Maria Clara Gonçalves
Ilustração: Rafael Trinco
Murro em ponta de faca, escrita por Augusto Pinto Boal (Rio de Janeiro, RJ, 1931 – Rio de Janeiro, RJ, 2009) em 1974, retrata as agruras enfrentadas por um grupo de seis brasileiros que, assim como o autor, viviam sob a condição forçada do exílio. Boal deixou o Brasil em 1971, após ser perseguido, preso e torturado pelo Regime Militar, experiência que marca profundamente sua produção do período. A peça, contudo, permaneceu interditada até 1978, quando finalmente obteve liberação censória e foi encenada pela primeira vez no Teatro de Artes Israelita Brasileiro (TAIB), coincidindo com a publicação do texto dramático pela editora Hucitec.

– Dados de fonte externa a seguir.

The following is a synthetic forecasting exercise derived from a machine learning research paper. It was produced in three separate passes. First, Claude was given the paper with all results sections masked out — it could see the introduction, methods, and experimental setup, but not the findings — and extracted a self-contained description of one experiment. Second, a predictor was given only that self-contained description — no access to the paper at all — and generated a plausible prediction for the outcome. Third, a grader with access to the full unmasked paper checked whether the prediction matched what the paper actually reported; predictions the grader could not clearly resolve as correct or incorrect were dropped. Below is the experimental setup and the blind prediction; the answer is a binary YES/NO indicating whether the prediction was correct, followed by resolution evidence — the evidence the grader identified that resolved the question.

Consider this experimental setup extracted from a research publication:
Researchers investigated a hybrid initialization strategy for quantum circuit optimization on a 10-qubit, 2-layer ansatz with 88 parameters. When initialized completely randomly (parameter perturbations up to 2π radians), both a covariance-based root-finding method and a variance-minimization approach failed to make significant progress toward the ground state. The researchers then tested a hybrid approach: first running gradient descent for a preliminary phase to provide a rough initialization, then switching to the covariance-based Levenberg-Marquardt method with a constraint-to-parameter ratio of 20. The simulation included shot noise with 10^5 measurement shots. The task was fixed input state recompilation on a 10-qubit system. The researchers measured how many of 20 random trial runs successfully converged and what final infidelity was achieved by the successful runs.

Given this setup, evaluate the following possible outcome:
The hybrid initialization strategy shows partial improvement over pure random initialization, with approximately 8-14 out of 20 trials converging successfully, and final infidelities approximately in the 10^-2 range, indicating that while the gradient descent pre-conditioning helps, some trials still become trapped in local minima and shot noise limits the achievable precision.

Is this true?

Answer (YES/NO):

Boal escreveu Murro em ponta de faca durante sua estadia em Portugal, após ter passado pela Argentina e pelo Peru, e dois episódios foram decisivos para converter essa vivência em obra dramática. O primeiro foi o recebimento da carta-canção “Meu caro amigo”, enviada por Chico Buarque, que lhe trazia notícias da repressão “aqui na terra” e reabria a ferida da distância. O segundo foi o pedido de Fernando Peixoto para que Boal registrasse suas andanças e reflexões do exílio, uma convocação que não apenas o impulsionou criativamente, mas também legitimou o gesto de transformar uma experiência individual em narrativa coletiva. Em Hamlet e o padeiro, Boal rememora esse contexto com crueza: “Escrevi O Murro em Lisboa quando exilados se suicidavam. Tribo de solitários, tão juntos, iguais: tão sós!” (Boal, 2000). A peça emerge, portanto, da tentativa de elaborar uma condição profundamente fraturante, marcada pela descontinuidade, pelo deslocamento e pela necessidade incessante de reconstrução de si. Ao escrever a partir de sua própria trajetória, Boal figura uma comunidade igualmente ferida, unida pelo trauma compartilhado da desterritorialização. Como a anistia brasileira só seria promulgada em 1979, Murro em ponta de faca pode ser lida também como parte do movimento político e cultural que, no final da década de 1970, pressionava o Regime Militar a reconhecer a urgência histórica do retorno dos exilados.
O espetáculo estreou em 4 de outubro de 1978, com Bethy Caruso, Francisco Milani, Martha Overbeck, Othon Bastos, Renato Borghi e Thaia Perez (elenco da Companhia de Teatro Othon Bastos), sob direção de Paulo José. O programa da montagem reúne informações importantes sobre o processo de criação da peça, incluindo a transcrição de cartas enviadas a Boal por Fernando Peixoto e pelo próprio Paulo José. Nessas correspondências, torna-se claro o percurso que levou à escolha da direção: impossibilitado de assumir a encenação devido a compromissos profissionais, Peixoto indica Paulo José para o lugar. O programa também inclui materiais posteriormente incorporados à primeira publicação da peça, como a letra de “Meu caro amigo”, um depoimento de Gianfrancesco Guarnieri, “Um grito de socorro, de amor e de alerta”, em que ressalta as qualidades artísticas do texto e rememora a trajetória de Boal, especialmente os trabalhos que realizaram juntos no Teatro de Arena. Completa o conjunto o texto de Boal, “Eu quero cantar Ióiku”, cujo título remete a uma palavra de uma língua cantada da Lapônia – ióiku que significa “muito obrigado” – e com a qual o autor expressa sua gratidão a todos que tornaram possível aquela encenação.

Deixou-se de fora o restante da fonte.